How This DIY Apple Cider Vinegar Recipe Makes Hair Healthier

If you’re looking for ways to make your hair healthier and less frizzy, apple cider vinegar might just be the simple solution to it all. It’s a common natural ingredient in many hair care goods, including scalp detox and shampoo products. So, how can you use it at home to rinse your hair? Let’s see!

Blond dyed healthy looking hair
How This DIY Apple Cider Vinegar Recipe Makes Hair Healthier

It All Comes Down to pH

One of the overlooked aspects of keeping hair healthy is its pH. If it’s not balanced, your scalp will be dry and easily irritable, and your hair will be dull and frizzy.

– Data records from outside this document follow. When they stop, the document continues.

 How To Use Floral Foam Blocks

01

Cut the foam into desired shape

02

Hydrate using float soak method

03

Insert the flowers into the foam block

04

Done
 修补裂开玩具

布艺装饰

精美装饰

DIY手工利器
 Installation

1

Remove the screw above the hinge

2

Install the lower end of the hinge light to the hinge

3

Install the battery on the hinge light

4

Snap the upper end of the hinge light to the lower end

Since water has a neutral pH of about 7, it means that each time you wash it, it’s pH rises from its normal state of 5.5 up to mid 6. This means you need something that helps lower the pH, so it seals your cuticles, leaving your hair shiny with soft strands. When the pH is high, the cuticles open and make your hair frizzy and dull.

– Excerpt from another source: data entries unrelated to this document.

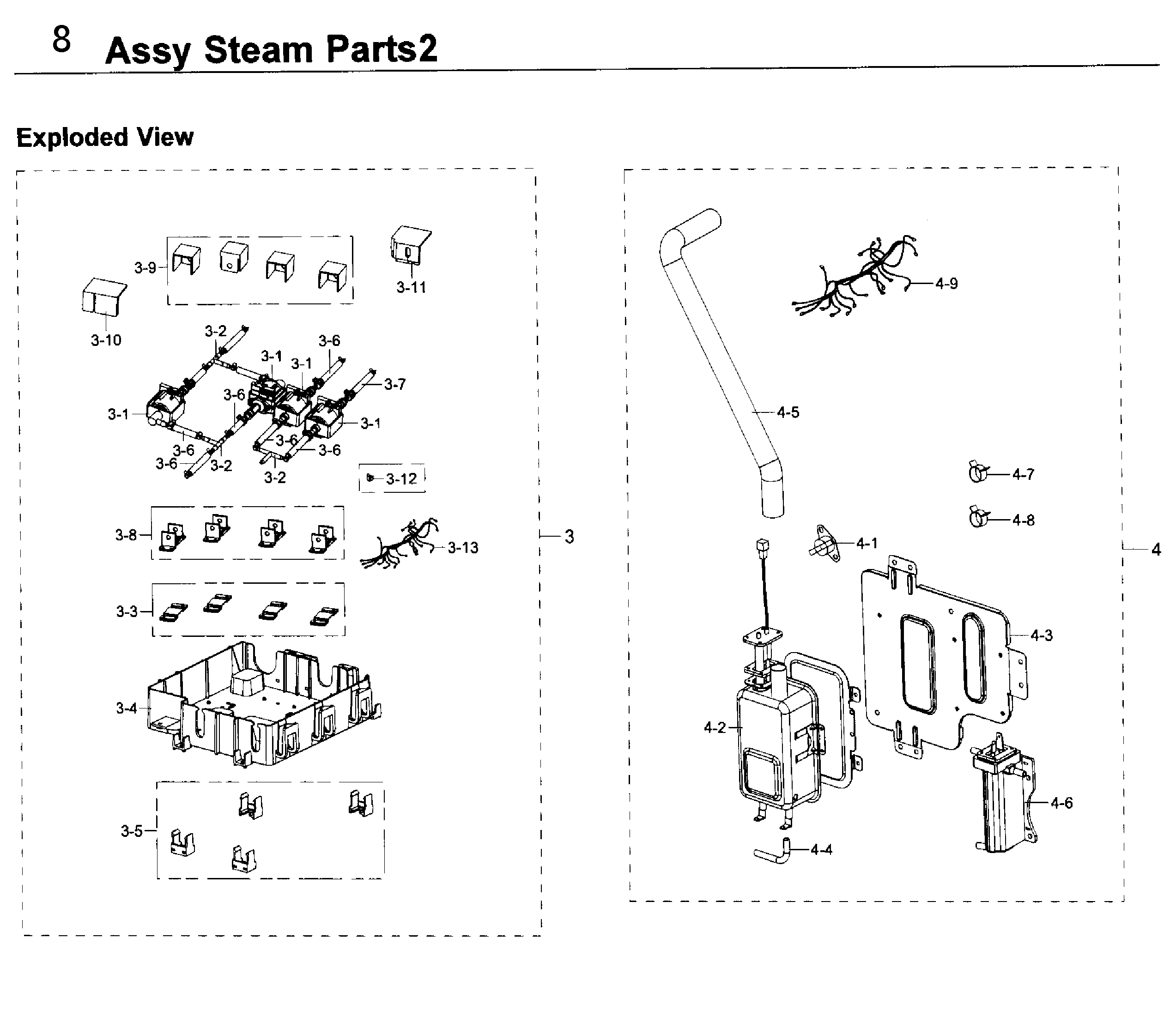 8 Assy Steam Parts2

Exploded View

3-9
3-11
3-10
3-2
3-6
3-1
3-1
3-7
3-6
3-1
3-1
3-6
3-6
3-6
3-6
3-2
3-2
3-12
3-8
3-13
3
3-3
3-4
3-5

4-9
4-5
4-7
4-8
4-1
4
4-3
4-2
4-6
4-4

The Simple DIY Apple Cider Vinegar Recipe

Glass bottle with apple cider vinegar, whole fresh red apples on a green black background
How This DIY Apple Cider Vinegar Recipe Makes Hair Healthier

All you need are two basic ingredients: apple cider vinegar (ACV) and water. For each ½ tablespoon of ACV, you need to add 1 cup of cold water. Mix them together, and you’re good to go. It’s crucial that you use organic, unfiltered, raw, and unpasteurized apple cider vinegar (with the mother). Since it lacks the preservatives and stabilizers used in mainstream cosmetics, each DIY rinse you make is single-use. Don’t try and use one batch on a couple of occasions.

How to Use Your ACV Rinse

Woman after bath taking care of her hair with a white towel
How This DIY Apple Cider Vinegar Recipe Makes Hair Healthier

To make the application easier, you can place your rinse in an old hair care bottle. Choose anything that will make it easy for you to distribute the rinse throughout your scalp and then on the strands. Depending on how oily or dry your hair is, you’ll have to adjust your rinse schedule. Keep the rinse on for five minutes before washing it off.

For oily hair: use the rinse after your shampoo, but not after each wash as it may be too drying.
For dry hair: you can use the rinse instead of the shampoo once a week, but apply it after your mask or conditioner so it can rinse it out post-wash.